TASK LIST:
a – Decide whether each statement agrees with the Padmavati Gokhale biography below. For each, answer yes or no and quote the deciding words from the biography: (i) She was born in Kolhapur. (ii) She first learned vocal music from her father. (iii) The Kirana gharana influenced her swar–lagav.
b – Extend the Padmavati Gokhale biography below, picking up right after its last sentence.

GIVEN PASSAGE:
Segment Open
Padmavati Shaligram Gokhale (1918 – 20 July 2014) was a Hindustani music vocalist, instrumentalist, and music educator.

Padmavati Shaligram was born in Kolhapur, Maharashtra. She started learning vocal music from her uncle Govind-buwa Shaligram. Under her married name Padmavati Gokhale, she performed all over Hindustan (India and Pakistan) before partition. Her gayaki had the traditional elements of the Jaipur-Atrauli gharana with the swar–lagav which was influenced by the Kirana gharana. Padmavatitai was also a teacher and trained numerous disciples. Some of them are Kedar Naphade, Shubhada Paradkar, Sunita Tikare, Anita Sundararajan, Geeta Javdekar, and others. Her style bears distinctive gayaki of Alladiya Khan's style.
Segment Closed
THE DATA:
Segment Open
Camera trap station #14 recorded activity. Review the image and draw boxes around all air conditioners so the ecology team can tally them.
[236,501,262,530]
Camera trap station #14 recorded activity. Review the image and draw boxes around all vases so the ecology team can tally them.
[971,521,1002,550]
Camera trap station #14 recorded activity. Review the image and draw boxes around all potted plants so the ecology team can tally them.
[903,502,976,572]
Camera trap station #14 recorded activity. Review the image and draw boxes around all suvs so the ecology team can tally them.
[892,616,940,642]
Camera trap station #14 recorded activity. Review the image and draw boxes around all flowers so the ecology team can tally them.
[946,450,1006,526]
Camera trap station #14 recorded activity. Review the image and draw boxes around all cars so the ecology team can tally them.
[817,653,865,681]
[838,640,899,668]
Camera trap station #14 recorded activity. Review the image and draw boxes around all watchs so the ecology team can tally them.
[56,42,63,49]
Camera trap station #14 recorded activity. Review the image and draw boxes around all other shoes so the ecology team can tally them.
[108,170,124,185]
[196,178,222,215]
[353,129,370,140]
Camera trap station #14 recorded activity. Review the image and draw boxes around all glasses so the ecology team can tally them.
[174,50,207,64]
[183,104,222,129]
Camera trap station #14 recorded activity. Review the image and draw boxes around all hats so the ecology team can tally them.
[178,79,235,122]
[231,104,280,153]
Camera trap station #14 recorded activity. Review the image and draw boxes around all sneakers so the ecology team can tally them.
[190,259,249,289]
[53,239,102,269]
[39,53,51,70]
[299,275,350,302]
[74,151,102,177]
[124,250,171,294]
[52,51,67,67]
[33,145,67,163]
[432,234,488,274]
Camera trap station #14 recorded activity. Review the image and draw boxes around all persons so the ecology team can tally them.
Segment Closed
OUTPUTS BY TASK:
a –
(i) Yes: "Padmavati Shaligram was born in Kolhapur, Maharashtra."
(ii) No: "She started learning vocal music from her uncle Govind-buwa Shaligram."
(iii) Yes: "with the swar–lagav which was influenced by the Kirana gharana"

b –
ITC SRA rediscovered Padmavati Shaligram for the Kolkata audience after decades, on the platinum jubilee year of her singing career in November 2005. She received "Sangeet Natak Academy Award" in 1988 by Govt. of India. she is also the recipient of, Kalidas Samman in 1994–95, Award from Akhil Bharatiya Gandharva Mahavidyalaya Mandal. Padmavati Shaligram Gokhale presented two compositions set to Teentaal in Shuddha Sarang without using Madhyams.

Gokhale contributed to the acceptance and respect of Thumri. She died at the age of 96 on 20 July 2014 in Mumbai.